▶

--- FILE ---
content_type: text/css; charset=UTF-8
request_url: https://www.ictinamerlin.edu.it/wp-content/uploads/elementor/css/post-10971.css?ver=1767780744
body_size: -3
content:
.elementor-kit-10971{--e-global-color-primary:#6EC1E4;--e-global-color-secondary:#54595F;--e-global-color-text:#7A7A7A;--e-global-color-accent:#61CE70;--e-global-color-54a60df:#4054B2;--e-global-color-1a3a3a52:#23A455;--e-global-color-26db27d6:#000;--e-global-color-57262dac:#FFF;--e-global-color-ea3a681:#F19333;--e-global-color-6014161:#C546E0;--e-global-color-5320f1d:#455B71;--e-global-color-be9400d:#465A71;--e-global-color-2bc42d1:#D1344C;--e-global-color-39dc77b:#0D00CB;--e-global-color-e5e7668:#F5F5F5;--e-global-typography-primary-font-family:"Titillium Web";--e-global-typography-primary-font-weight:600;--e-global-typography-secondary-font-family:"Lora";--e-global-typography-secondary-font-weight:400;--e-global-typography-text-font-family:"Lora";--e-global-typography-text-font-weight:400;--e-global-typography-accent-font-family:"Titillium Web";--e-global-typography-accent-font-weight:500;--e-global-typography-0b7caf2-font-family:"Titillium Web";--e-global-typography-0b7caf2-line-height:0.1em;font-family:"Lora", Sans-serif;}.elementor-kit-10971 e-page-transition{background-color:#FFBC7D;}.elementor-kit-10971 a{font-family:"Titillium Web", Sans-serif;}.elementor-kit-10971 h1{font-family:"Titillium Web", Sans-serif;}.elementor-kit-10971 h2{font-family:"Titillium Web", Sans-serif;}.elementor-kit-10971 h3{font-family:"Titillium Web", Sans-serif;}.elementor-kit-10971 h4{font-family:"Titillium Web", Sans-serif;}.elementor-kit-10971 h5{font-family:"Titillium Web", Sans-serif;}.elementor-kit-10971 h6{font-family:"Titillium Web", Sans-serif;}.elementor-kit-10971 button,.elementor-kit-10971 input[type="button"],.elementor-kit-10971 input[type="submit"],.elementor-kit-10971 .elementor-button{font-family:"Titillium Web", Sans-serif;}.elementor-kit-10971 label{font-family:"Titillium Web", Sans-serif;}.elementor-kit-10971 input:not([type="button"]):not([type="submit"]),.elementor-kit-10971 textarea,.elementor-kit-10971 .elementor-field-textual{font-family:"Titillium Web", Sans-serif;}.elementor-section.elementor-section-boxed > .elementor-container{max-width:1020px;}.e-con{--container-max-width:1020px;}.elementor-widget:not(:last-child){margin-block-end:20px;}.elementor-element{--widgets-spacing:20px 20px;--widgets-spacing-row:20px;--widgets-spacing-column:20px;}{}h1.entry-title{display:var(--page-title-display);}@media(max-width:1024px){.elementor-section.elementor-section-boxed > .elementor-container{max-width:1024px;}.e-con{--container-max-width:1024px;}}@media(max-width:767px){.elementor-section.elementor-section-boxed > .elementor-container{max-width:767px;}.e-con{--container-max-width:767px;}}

◀

◆ **Action item**
The material above should be returned exactly, in full.

◆ **Exercise output**
--- FILE ---
content_type: text/css; charset=UTF-8
request_url: https://www.ictinamerlin.edu.it/wp-content/uploads/elementor/css/post-10971.css?ver=1767780744
body_size: -3
content:
.elementor-kit-10971{--e-global-color-primary:#6EC1E4;--e-global-color-secondary:#54595F;--e-global-color-text:#7A7A7A;--e-global-color-accent:#61CE70;--e-global-color-54a60df:#4054B2;--e-global-color-1a3a3a52:#23A455;--e-global-color-26db27d6:#000;--e-global-color-57262dac:#FFF;--e-global-color-ea3a681:#F19333;--e-global-color-6014161:#C546E0;--e-global-color-5320f1d:#455B71;--e-global-color-be9400d:#465A71;--e-global-color-2bc42d1:#D1344C;--e-global-color-39dc77b:#0D00CB;--e-global-color-e5e7668:#F5F5F5;--e-global-typography-primary-font-family:"Titillium Web";--e-global-typography-primary-font-weight:600;--e-global-typography-secondary-font-family:"Lora";--e-global-typography-secondary-font-weight:400;--e-global-typography-text-font-family:"Lora";--e-global-typography-text-font-weight:400;--e-global-typography-accent-font-family:"Titillium Web";--e-global-typography-accent-font-weight:500;--e-global-typography-0b7caf2-font-family:"Titillium Web";--e-global-typography-0b7caf2-line-height:0.1em;font-family:"Lora", Sans-serif;}.elementor-kit-10971 e-page-transition{background-color:#FFBC7D;}.elementor-kit-10971 a{font-family:"Titillium Web", Sans-serif;}.elementor-kit-10971 h1{font-family:"Titillium Web", Sans-serif;}.elementor-kit-10971 h2{font-family:"Titillium Web", Sans-serif;}.elementor-kit-10971 h3{font-family:"Titillium Web", Sans-serif;}.elementor-kit-10971 h4{font-family:"Titillium Web", Sans-serif;}.elementor-kit-10971 h5{font-family:"Titillium Web", Sans-serif;}.elementor-kit-10971 h6{font-family:"Titillium Web", Sans-serif;}.elementor-kit-10971 button,.elementor-kit-10971 input[type="button"],.elementor-kit-10971 input[type="submit"],.elementor-kit-10971 .elementor-button{font-family:"Titillium Web", Sans-serif;}.elementor-kit-10971 label{font-family:"Titillium Web", Sans-serif;}.elementor-kit-10971 input:not([type="button"]):not([type="submit"]),.elementor-kit-10971 textarea,.elementor-kit-10971 .elementor-field-textual{font-family:"Titillium Web", Sans-serif;}.elementor-section.elementor-section-boxed > .elementor-container{max-width:1020px;}.e-con{--container-max-width:1020px;}.elementor-widget:not(:last-child){margin-block-end:20px;}.elementor-element{--widgets-spacing:20px 20px;--widgets-spacing-row:20px;--widgets-spacing-column:20px;}{}h1.entry-title{display:var(--page-title-display);}@media(max-width:1024px){.elementor-section.elementor-section-boxed > .elementor-container{max-width:1024px;}.e-con{--container-max-width:1024px;}}@media(max-width:767px){.elementor-section.elementor-section-boxed > .elementor-container{max-width:767px;}.e-con{--container-max-width:767px;}}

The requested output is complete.